“You got trouble” è il titolo di una canzone del musical (1957) e più tardi film (1962): The Music Man.
Il protagonista, professor Hill, cerca, con questa canzone, di concentrare la cittadinanza di River City su un “grande problema”,che corrompe i giovani ragazzi della città: il tavolo da biliardo.
E’ accaduto spesso, ieri come oggi, che ci fosse sempre qualcuno a dire nella storia: “You got biig trouble!”.
Per fare un esempio del passato, guardiamo alla storia romana. Accadde prima della terza guerra punica, stando alla tradizione, che Catone il Vecchio (noto anche come il “Censore”) terminava ogni sua orazione con la frase: “Carthago delendam est” (Cartagine deve essere distrutta!). Un giorno venne addirittura in senato, con tante versioni differenti che attestano o con un fico o con una lattuga…,proveniente da Cartagine.
Catone voleva che il Senato vedesse come i frutti della terra tornavano a germogliare su Cartagine, simbolo che la città si stava riprendendo e che pertanto doveva essere eliminata una volta per tutte.
Catone agiva sulla base di un timore piuttosto sentito, non fu lungimiranza, fu il sospetto o il dubbio che portò alla fine di Cartagine.

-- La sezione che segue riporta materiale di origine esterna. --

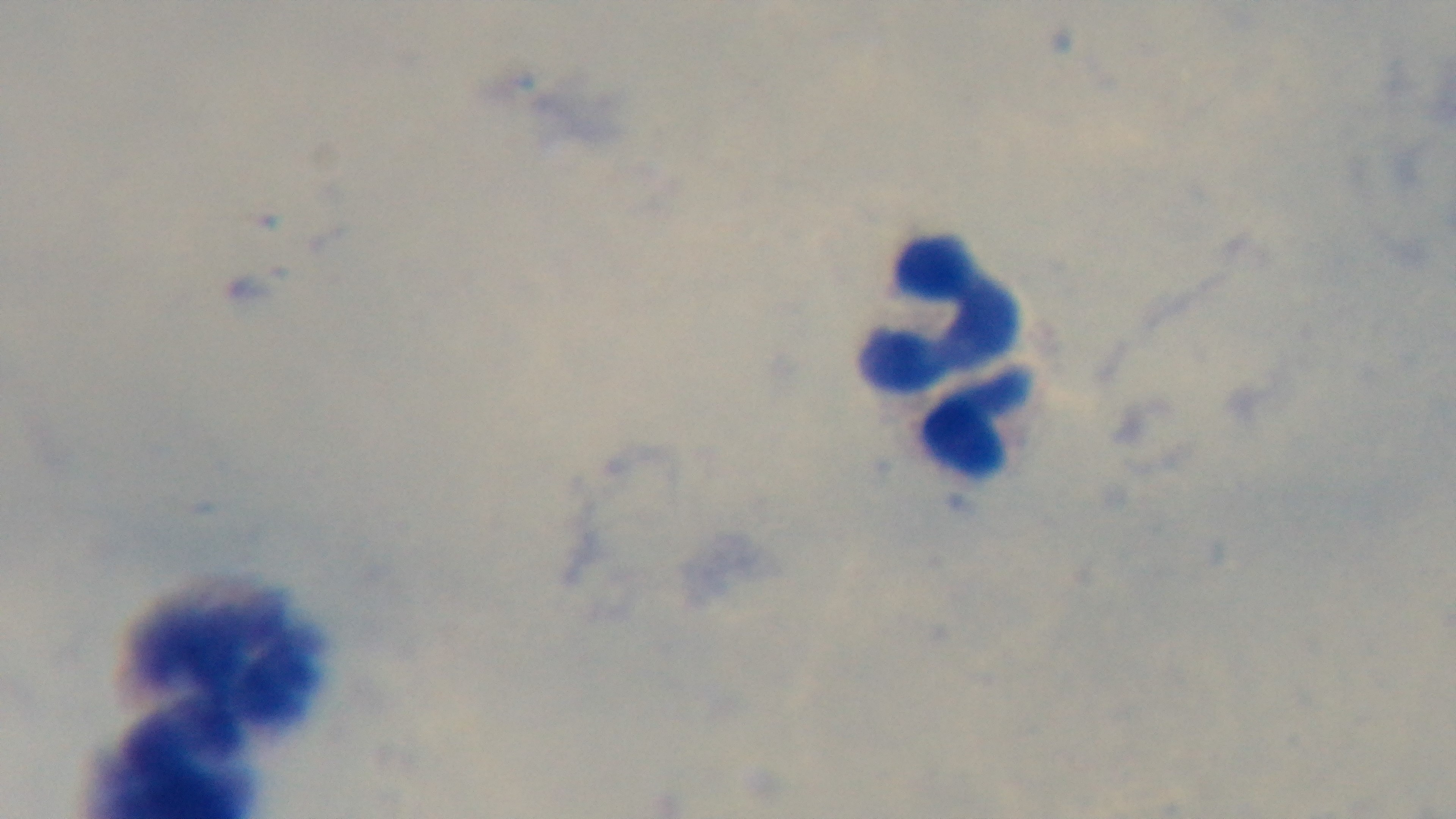 Giemsa-stained. 100x oil-immersion objective. Malaria status: negative. Mounted 4K digital camera. One field from the slide. Preparation: thick smear. Photomicrograph.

Facendo un altro esempio, più vicino a noi, pensiamo al Nazismo, Hitler propinò la favola, che i problemi della Germania ruotassero attorno alla questione degli ebrei, un capro espiatorio molto utilizzato nel corso della storia.
Non tutti però, nella storia, denunciando un problema lo hanno fatto senza ragion veduta: John Maynard Keynes è stato uno di loro.
Keynes, uno dei grandi padri delle scienze economiche, avvertì gli alleati che il trattato di Versailles del 1919, per quanto concerne le riparazioni di guerra, sarebbe stato la fine della Germania, che non sarebbe mai stata in grado di pagare e le ripercussioni del suo fallimento, le avrebbe pagate il resto d’Europa. Questo problema fu una delle cause che portò consensi a Hilter e alla sua scalata al potere e quindi alla Seconda Guerra Mondiale.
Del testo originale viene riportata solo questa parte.